“Winning isn’t everything, but losing isn’t anything” is a phrase I think I got from a Charlie Brown cartoon strip. It’s a horrible sentence really, but if it’s something that resonates with you, I want to take this opportunity to tell you exactly why your thinking is WRONG!
The Victor Ludorum
This slightly tarnished elastic band and pound coin holder is the wonderfully named “Victor Ludorum” (Latin for “winner of the games”) trophy that I won for athletic excellence back in 1994. A grand name for a prize in a northern comprehensive, the school thought so much of it they never asked for it back (it says “House Sports’ Trophy“…we didn’t have “Houses”.). It wasn’t long after winning this, however, that I became slightly tarnished myself.
Being Competitive
I’m an oddly competitive person. I say oddly because I’m not always competitive. Ask me to play a friendly game of tennis, have a kick about, or play a game of golf or pool, and I will happily pass the time with you. I’m not going to try and beat you into the ground, I’m not that guy. Put me in a contest, however, or something I perceive to be a contest, and that’s a very different thing. If I’m competing, then I want to win. Here’s where it gets tricky with me though, it is vitally important that it doesn’t look like I’m competing.

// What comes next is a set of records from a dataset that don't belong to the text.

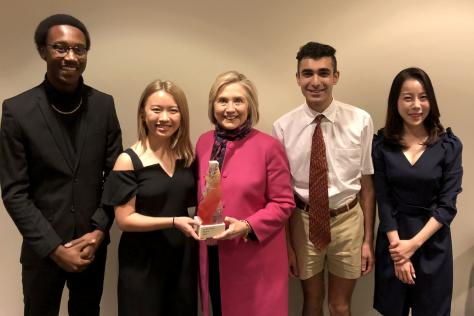 Some of the In The Arena Award design team with recipient Senator Hillary Clinton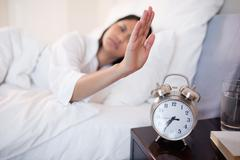 Alarm clock being turned off by woman Stock Photos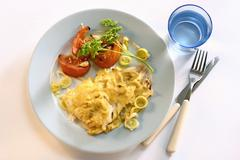 Baked cod, garnished with tomatoes and leeks Stock Photos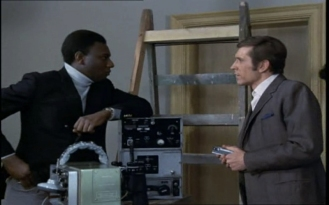 Dennis Alaba Peters as Sir Curtis Seretse and Joel Fabiani as Stewart Sullivan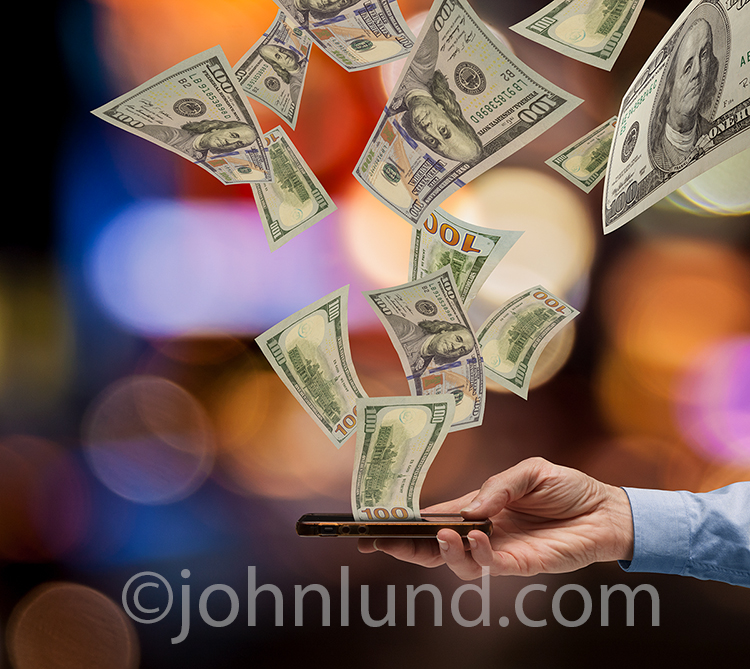 A bevy of hundred dollar bills pour forth from a mobile device in this stock photo about finance, bill paying, instant cash and access to money via smart phones.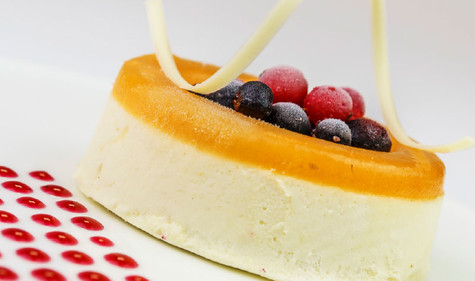 Passion fruit mousse with forest fruits.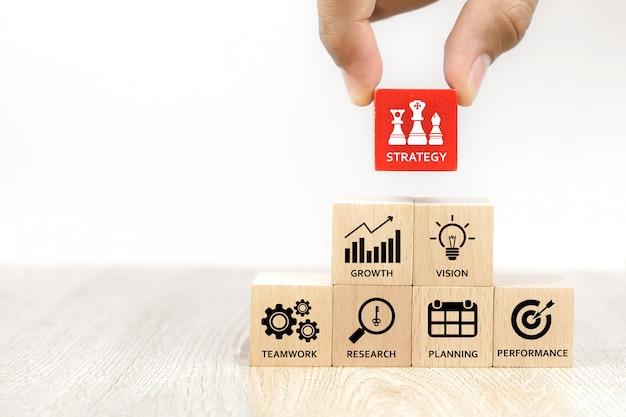 La mano sceglie il blog del giocattolo di legno del cubo con l'icona di strategia aziendale.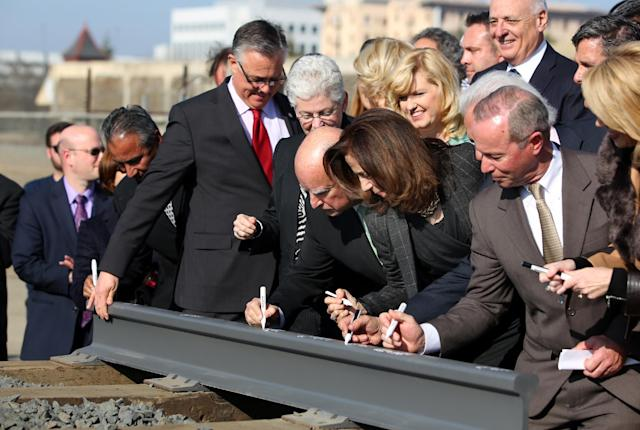 Gov. Jerry Brown, center left, and his wife Anne Gust, fourth from right, sign a portion of the rail at the California High Speed Rail Authority ground breaking event as Gina McCarthy, administrator of the U.S. Environmental Protection Agency, standing next to Brown at left, watches, Tuesday, Jan. 6, 2015 in Fresno, Calif. Gina McCarthy. California's high-speed rail project has become the first in the nation to break ground. Tuesday's groundbreaking was attended by several hundred people who gathered near old rail lines in an industrial section of downtown Fresno. (AP Photo/Gary Kazanjian)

Why? Simple really. If it looks like I’m competing, then you know that I want to win, which shows how seriously I’m taking it. Which is all well and good, except I’m painfully aware that there is a possibility that however hard I try, I might lose.
I won that Victor Ludorum at a literal canter. I won either three or four events (however many I entered) by barely breaking a sweat, I was that far ahead of my classmates. I didn’t train, I didn’t prepare, I was just naturally that good. I was also just a big fish in a very small pond (a pond that focused on playing football, not arsing about with running). Winning that trophy got me a place representing the school at the county championships, a much bigger pond!
The Big Pond
My first inkling something was amiss in that big pond was when I lined up for the one-hundred metres against kids wearing proper running gear (vests, short shorts, running shoes). I was wearing my PE kit. Preparation for this meet was a one-hour session after school the previous Wednesday night where I threw up after a couple of laps of the track (fun fact: I’ve also thrown up in the toilets of Gateshead International Stadium after running a couple of laps!). But I was there, I was competing…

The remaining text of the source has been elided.